When asked if all the praise — and pressure — ever gets to her, Soobrian’s response was quintessentially her: direct, humble and honest.
“I don’t really see myself differently,” she said. “And [other] people might [see me differently], but I try to not really think about that. I view myself mostly the same.”
However, during Soobrian’s sophomore year, she faced injuries and appendicitis — and surgery for the latter — which rendered her unable to run during both cross country and track seasons.
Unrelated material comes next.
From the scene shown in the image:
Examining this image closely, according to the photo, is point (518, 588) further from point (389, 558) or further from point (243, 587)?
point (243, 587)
She came back late in her junior year cross country season — especially disappointing, she said, considering the pandemic-induced cancellation of her freshman year track season.
“It was frustrating, you know, … getting injured and turning around and then getting injured again,” Soobrian said. “But I definitely found that they [the injuries] made me stronger, because they just really pushed me to develop and be able to mentally overcome these hurdles and obstacles.”
Soobrian said most of the time she was injured was spent cross-training by herself at home, building up her non-injured body parts through exercises such as cycling and using the elliptical machine.
Sophomore Emily Soobrian, who is on the cross country team and Soobrian’s younger sister, said Soobrian’s perseverance shone throughout her recovery.
“When she’s injured, she never really gives up,” Emily Soobrian said. “She just cross-trains a lot, which isn’t as fun as running because she’s just in our garage on the elliptical for an hour. But she never gives up even when she gets injured over and over again.”
When asked if it’s weird being on the same team, both sisters said no. In fact, the two have long run together outside of practice. Soobrian said running with her sister is relaxing and a good way to bond. According to the younger Soobrian, however, the runs aren’t entirely stress-free.
“A lot of times she [Lauren], like, tells me to stop breathing really loudly and tries to get me to fix my form,” Emily Soobrian said.
Nevertheless, she said she’s grateful for the extra pointers — and the experience of watching Soobrian pursue her love for running through the years.
“I think it’s really motivational [to watch Soobrian run] because she’s been through a lot, especially with injuries,” Emily Soobrian said. “It’s pretty amazing to watch her go from running in sixth grade to now.”